_Your objective_.
Copy the material below word for word, but leave out the pictures.
#### Data for the task ####
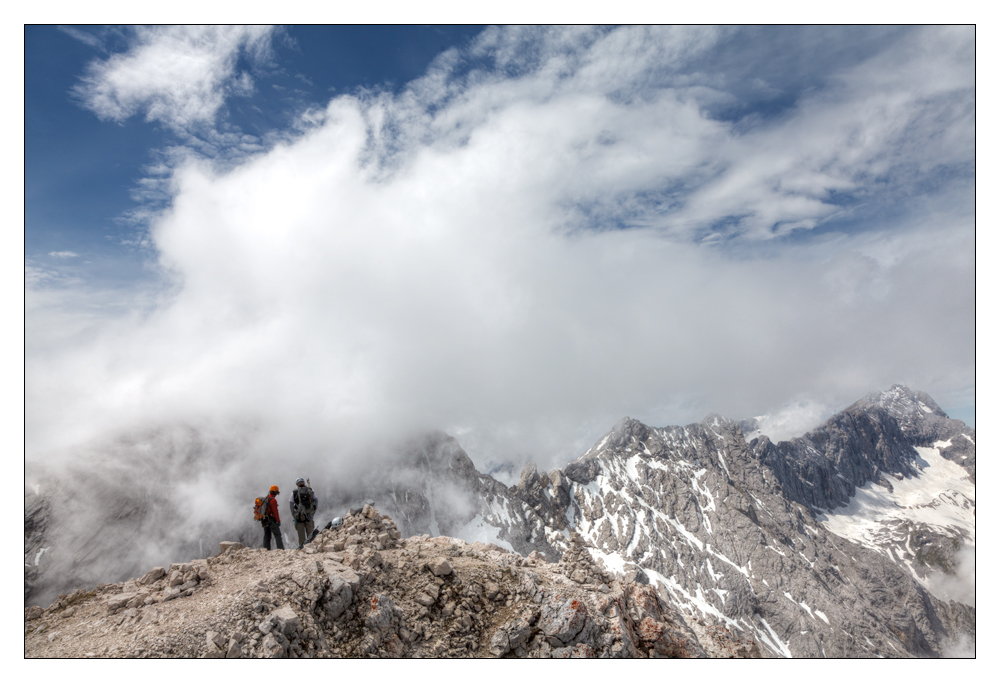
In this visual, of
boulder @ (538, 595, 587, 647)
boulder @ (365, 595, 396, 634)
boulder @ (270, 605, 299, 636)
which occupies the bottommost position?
boulder @ (538, 595, 587, 647)

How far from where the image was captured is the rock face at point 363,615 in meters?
13.6

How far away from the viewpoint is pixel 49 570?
6062cm

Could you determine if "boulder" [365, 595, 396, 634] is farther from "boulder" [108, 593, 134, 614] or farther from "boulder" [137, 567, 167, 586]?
"boulder" [137, 567, 167, 586]

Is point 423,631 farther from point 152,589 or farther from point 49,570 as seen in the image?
point 49,570

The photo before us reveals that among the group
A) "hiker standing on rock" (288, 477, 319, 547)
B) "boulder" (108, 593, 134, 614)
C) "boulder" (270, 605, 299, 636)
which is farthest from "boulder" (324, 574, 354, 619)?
"boulder" (108, 593, 134, 614)

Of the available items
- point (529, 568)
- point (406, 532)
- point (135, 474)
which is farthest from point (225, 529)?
point (529, 568)

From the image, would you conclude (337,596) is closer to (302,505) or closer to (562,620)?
(302,505)

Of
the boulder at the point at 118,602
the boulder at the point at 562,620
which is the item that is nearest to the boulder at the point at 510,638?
the boulder at the point at 562,620

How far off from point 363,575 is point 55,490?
8643cm

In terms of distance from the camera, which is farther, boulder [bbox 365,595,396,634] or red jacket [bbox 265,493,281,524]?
red jacket [bbox 265,493,281,524]

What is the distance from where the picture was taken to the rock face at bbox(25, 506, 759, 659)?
1364 cm

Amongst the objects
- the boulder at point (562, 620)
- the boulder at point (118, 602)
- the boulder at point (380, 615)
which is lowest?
the boulder at point (562, 620)

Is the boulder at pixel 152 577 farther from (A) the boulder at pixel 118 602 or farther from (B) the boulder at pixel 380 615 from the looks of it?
(B) the boulder at pixel 380 615

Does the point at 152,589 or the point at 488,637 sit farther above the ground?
the point at 152,589
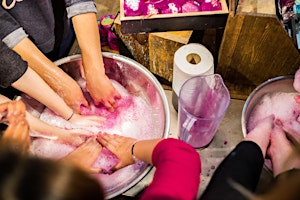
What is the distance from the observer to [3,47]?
3.43 ft

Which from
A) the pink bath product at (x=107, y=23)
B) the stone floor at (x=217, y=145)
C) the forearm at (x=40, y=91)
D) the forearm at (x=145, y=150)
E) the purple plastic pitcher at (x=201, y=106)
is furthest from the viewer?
the pink bath product at (x=107, y=23)

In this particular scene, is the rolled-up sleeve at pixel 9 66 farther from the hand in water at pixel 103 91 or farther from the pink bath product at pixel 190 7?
the pink bath product at pixel 190 7

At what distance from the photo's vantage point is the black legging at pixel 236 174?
2.66 feet

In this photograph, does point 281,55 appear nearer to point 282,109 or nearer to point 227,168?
point 282,109

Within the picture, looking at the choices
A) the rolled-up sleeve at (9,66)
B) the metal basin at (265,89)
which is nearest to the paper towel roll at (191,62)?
the metal basin at (265,89)

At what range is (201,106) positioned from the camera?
4.65ft

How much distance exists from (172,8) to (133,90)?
0.43 meters

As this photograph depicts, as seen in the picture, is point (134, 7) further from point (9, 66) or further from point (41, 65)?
point (9, 66)

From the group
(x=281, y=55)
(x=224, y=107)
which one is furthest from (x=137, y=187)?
(x=281, y=55)

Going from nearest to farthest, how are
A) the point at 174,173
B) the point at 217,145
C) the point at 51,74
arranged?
the point at 174,173, the point at 51,74, the point at 217,145

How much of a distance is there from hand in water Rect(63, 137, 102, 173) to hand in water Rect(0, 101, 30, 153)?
0.30 meters

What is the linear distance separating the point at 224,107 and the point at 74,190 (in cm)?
79

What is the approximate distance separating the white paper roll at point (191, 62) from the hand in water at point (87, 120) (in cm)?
40

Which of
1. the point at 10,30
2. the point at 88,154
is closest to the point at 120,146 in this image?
the point at 88,154
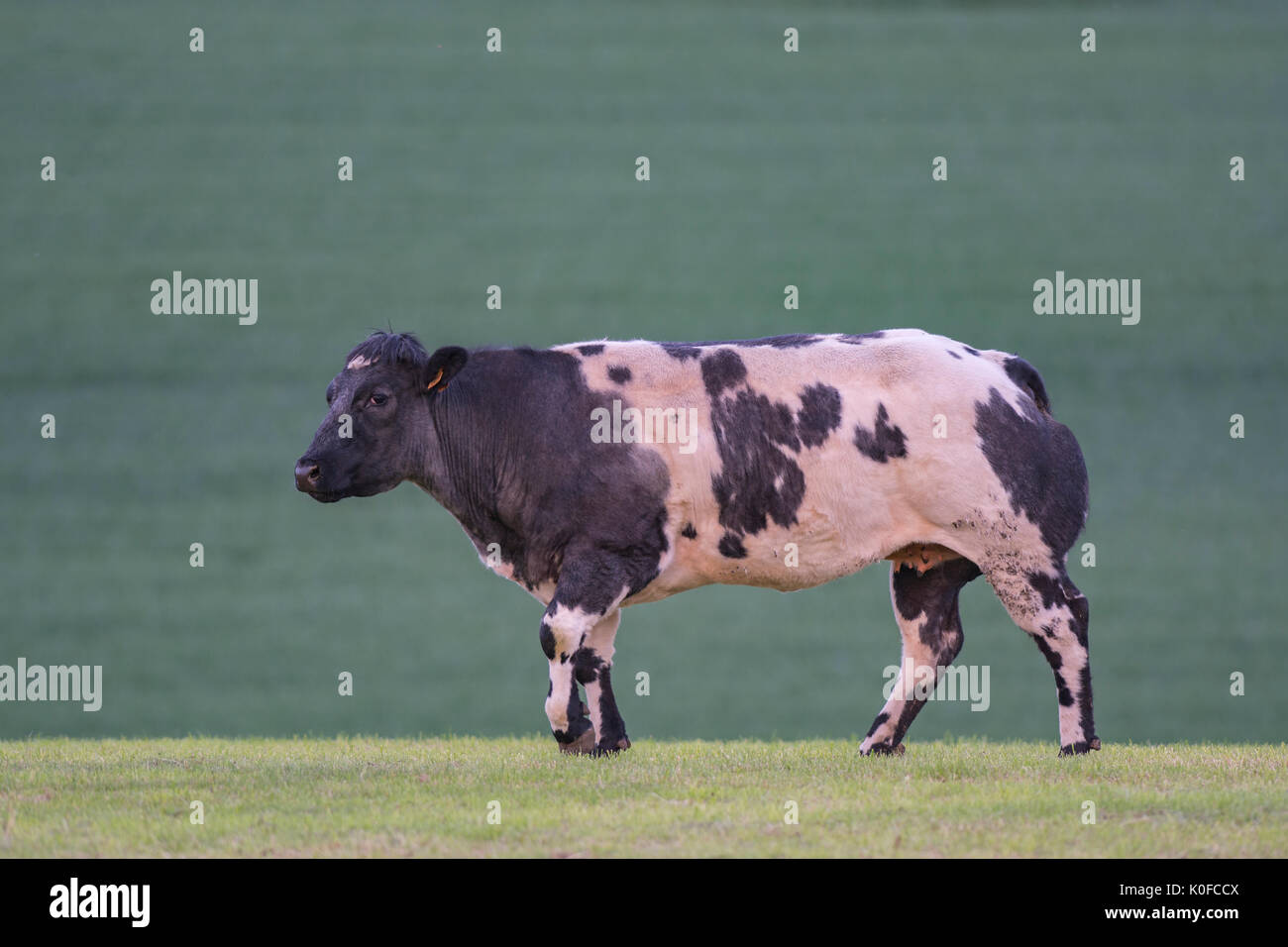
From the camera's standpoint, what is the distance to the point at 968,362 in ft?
35.8

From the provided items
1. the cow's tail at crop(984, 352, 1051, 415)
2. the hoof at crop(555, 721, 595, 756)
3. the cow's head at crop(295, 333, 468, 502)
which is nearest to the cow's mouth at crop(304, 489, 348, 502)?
the cow's head at crop(295, 333, 468, 502)

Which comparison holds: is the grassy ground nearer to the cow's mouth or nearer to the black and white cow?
the black and white cow

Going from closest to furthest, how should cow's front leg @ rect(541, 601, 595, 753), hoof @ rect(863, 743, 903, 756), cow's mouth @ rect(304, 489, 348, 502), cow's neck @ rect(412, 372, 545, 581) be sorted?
cow's front leg @ rect(541, 601, 595, 753), cow's mouth @ rect(304, 489, 348, 502), cow's neck @ rect(412, 372, 545, 581), hoof @ rect(863, 743, 903, 756)

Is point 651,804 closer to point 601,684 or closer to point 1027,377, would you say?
point 601,684

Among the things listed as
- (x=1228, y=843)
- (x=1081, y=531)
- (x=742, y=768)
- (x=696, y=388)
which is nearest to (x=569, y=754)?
(x=742, y=768)

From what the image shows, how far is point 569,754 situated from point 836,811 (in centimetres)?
290

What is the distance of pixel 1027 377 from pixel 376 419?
4.48 metres

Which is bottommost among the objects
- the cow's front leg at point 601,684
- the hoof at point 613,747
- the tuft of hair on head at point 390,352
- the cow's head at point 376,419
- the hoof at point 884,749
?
the hoof at point 884,749

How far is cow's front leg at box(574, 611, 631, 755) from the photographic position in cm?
1093

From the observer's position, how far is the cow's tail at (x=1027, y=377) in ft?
36.4

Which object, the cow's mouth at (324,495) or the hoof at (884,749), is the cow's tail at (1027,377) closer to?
the hoof at (884,749)

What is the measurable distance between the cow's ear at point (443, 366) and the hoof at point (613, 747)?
8.80 feet

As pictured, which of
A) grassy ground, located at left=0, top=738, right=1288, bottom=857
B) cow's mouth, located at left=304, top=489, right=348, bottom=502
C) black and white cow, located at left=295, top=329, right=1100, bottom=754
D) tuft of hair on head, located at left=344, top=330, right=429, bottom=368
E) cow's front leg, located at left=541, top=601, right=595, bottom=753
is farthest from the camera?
tuft of hair on head, located at left=344, top=330, right=429, bottom=368

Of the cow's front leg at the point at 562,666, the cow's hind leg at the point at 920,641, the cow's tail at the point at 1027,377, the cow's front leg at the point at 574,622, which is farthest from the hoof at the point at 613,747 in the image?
the cow's tail at the point at 1027,377
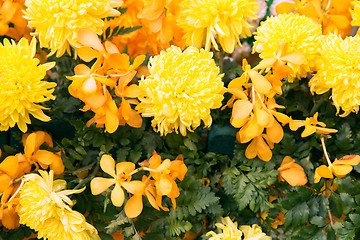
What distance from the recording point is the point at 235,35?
0.71m

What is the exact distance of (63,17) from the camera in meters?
0.62

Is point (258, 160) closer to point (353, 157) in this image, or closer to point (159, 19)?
point (353, 157)

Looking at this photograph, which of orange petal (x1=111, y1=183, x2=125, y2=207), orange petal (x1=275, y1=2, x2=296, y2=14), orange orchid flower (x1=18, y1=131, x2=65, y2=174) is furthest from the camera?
orange petal (x1=275, y1=2, x2=296, y2=14)

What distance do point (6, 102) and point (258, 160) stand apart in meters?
####
_Task response_.
In this visual, of
boulder @ (538, 595, 587, 647)
boulder @ (365, 595, 396, 634)
boulder @ (270, 605, 299, 636)
which occupies the bottommost position?
boulder @ (538, 595, 587, 647)

How far from where the image was captured is the rock face at point 363,615 in meters?
13.6

How far away from the viewpoint is pixel 49 570?
6062cm

Could you determine if "boulder" [365, 595, 396, 634] is farther from "boulder" [108, 593, 134, 614] or farther from "boulder" [137, 567, 167, 586]?
"boulder" [137, 567, 167, 586]

Is point 423,631 farther from point 152,589 or farther from point 49,570 as seen in the image?
point 49,570

The photo before us reveals that among the group
A) "hiker standing on rock" (288, 477, 319, 547)
B) "boulder" (108, 593, 134, 614)
C) "boulder" (270, 605, 299, 636)
which is farthest from "boulder" (324, 574, 354, 619)?
"boulder" (108, 593, 134, 614)

Of the available items
- point (529, 568)
- point (406, 532)
- point (135, 474)
which is farthest from point (225, 529)?
point (529, 568)

From the image, would you conclude (337,596) is closer to (302,505) or closer to (562,620)?
(302,505)

Of
the boulder at the point at 118,602
the boulder at the point at 562,620
which is the item that is nearest to the boulder at the point at 510,638?
the boulder at the point at 562,620

How far off from point 363,575 is point 55,490?
8643cm

In terms of distance from the camera, which is farther, boulder [bbox 365,595,396,634] or red jacket [bbox 265,493,281,524]?
red jacket [bbox 265,493,281,524]

What is the distance from where the picture was taken to the rock face at bbox(25, 506, 759, 659)?
1364 cm

Amongst the objects
- the boulder at point (562, 620)
- the boulder at point (118, 602)
- the boulder at point (380, 615)
which is lowest?
the boulder at point (562, 620)

Is the boulder at pixel 152 577 farther from (A) the boulder at pixel 118 602 or farther from (B) the boulder at pixel 380 615 from the looks of it?
(B) the boulder at pixel 380 615

Does the point at 152,589 or the point at 488,637 sit farther above the ground?
the point at 152,589
What is the distance from the observer to [3,47]?
3.43 ft

Which from
A) the pink bath product at (x=107, y=23)
B) the stone floor at (x=217, y=145)
C) the forearm at (x=40, y=91)
D) the forearm at (x=145, y=150)
E) the purple plastic pitcher at (x=201, y=106)
is furthest from the viewer?
the pink bath product at (x=107, y=23)

In this particular scene, is the rolled-up sleeve at pixel 9 66 farther from the hand in water at pixel 103 91 or farther from the pink bath product at pixel 190 7?
the pink bath product at pixel 190 7

At what distance from the photo's vantage point is the black legging at pixel 236 174?
2.66 feet

In this photograph, does point 281,55 appear nearer to point 282,109 or nearer to point 227,168?
point 282,109

Within the picture, looking at the choices
A) the rolled-up sleeve at (9,66)
B) the metal basin at (265,89)
which is nearest to the paper towel roll at (191,62)?
the metal basin at (265,89)

At what range is (201,106) positioned from the camera?
4.65ft

How much distance exists from (172,8) to (133,90)?
0.43 meters

As this photograph depicts, as seen in the picture, is point (134, 7) further from point (9, 66) or further from point (41, 65)?
point (9, 66)

From the group
(x=281, y=55)
(x=224, y=107)
which one is furthest from (x=137, y=187)?
(x=281, y=55)

Going from nearest to farthest, how are
A) the point at 174,173
B) the point at 217,145
C) the point at 51,74
arranged?
the point at 174,173, the point at 51,74, the point at 217,145

How much of a distance is there from hand in water Rect(63, 137, 102, 173) to hand in water Rect(0, 101, 30, 153)?
0.30 meters

What is the linear distance separating the point at 224,107 and the point at 74,190 (in cm)?
79

What is the approximate distance separating the white paper roll at point (191, 62) from the hand in water at point (87, 120) (in cm)?
40

Which of
1. the point at 10,30
2. the point at 88,154
is closest to the point at 120,146 in this image?
the point at 88,154
From the camera's standpoint, what is the distance to the point at 968,362 in ft?
35.8

From the provided items
1. the cow's tail at crop(984, 352, 1051, 415)
2. the hoof at crop(555, 721, 595, 756)
3. the cow's head at crop(295, 333, 468, 502)
which is nearest to the cow's mouth at crop(304, 489, 348, 502)?
the cow's head at crop(295, 333, 468, 502)

Which comparison holds: is the grassy ground nearer to the cow's mouth or nearer to the black and white cow?
the black and white cow

Going from closest to furthest, how should cow's front leg @ rect(541, 601, 595, 753), hoof @ rect(863, 743, 903, 756), cow's mouth @ rect(304, 489, 348, 502), cow's neck @ rect(412, 372, 545, 581) be sorted?
cow's front leg @ rect(541, 601, 595, 753), cow's mouth @ rect(304, 489, 348, 502), cow's neck @ rect(412, 372, 545, 581), hoof @ rect(863, 743, 903, 756)

Is point 651,804 closer to point 601,684 or closer to point 1027,377, would you say?
point 601,684

Among the things listed as
- (x=1228, y=843)
- (x=1081, y=531)
- (x=742, y=768)
- (x=696, y=388)
which is nearest to (x=569, y=754)?
(x=742, y=768)

From what the image shows, how far is point 569,754 situated from point 836,811 (in centimetres)?
290

What is the distance of pixel 1027 377 from pixel 376 419?
4.48 metres

Which is bottommost among the objects
- the cow's front leg at point 601,684
- the hoof at point 613,747
- the tuft of hair on head at point 390,352
- the cow's head at point 376,419
- the hoof at point 884,749
?
the hoof at point 884,749

How far is cow's front leg at box(574, 611, 631, 755) from the photographic position in cm?
1093

From the observer's position, how far is the cow's tail at (x=1027, y=377) in ft?
36.4

Which object, the cow's mouth at (324,495) or the hoof at (884,749), is the cow's tail at (1027,377) closer to?
the hoof at (884,749)

What is the measurable distance between the cow's ear at point (443, 366) and the hoof at point (613, 747)?
8.80 feet

As pictured, which of
A) grassy ground, located at left=0, top=738, right=1288, bottom=857
B) cow's mouth, located at left=304, top=489, right=348, bottom=502
C) black and white cow, located at left=295, top=329, right=1100, bottom=754
D) tuft of hair on head, located at left=344, top=330, right=429, bottom=368
E) cow's front leg, located at left=541, top=601, right=595, bottom=753
is farthest from the camera?
tuft of hair on head, located at left=344, top=330, right=429, bottom=368

Of the cow's front leg at the point at 562,666, the cow's hind leg at the point at 920,641, the cow's tail at the point at 1027,377, the cow's front leg at the point at 574,622, which is farthest from the hoof at the point at 613,747 in the image?
the cow's tail at the point at 1027,377
What distance from the recording point is the point at 235,35?
0.71m

What is the exact distance of (63,17) from the camera in meters?
0.62

Is point (258, 160) closer to point (353, 157) in this image, or closer to point (159, 19)?
point (353, 157)

Looking at this photograph, which of orange petal (x1=111, y1=183, x2=125, y2=207), orange petal (x1=275, y1=2, x2=296, y2=14), orange orchid flower (x1=18, y1=131, x2=65, y2=174) is furthest from the camera?
orange petal (x1=275, y1=2, x2=296, y2=14)

What distance do point (6, 102) and point (258, 160) stand apart in meters?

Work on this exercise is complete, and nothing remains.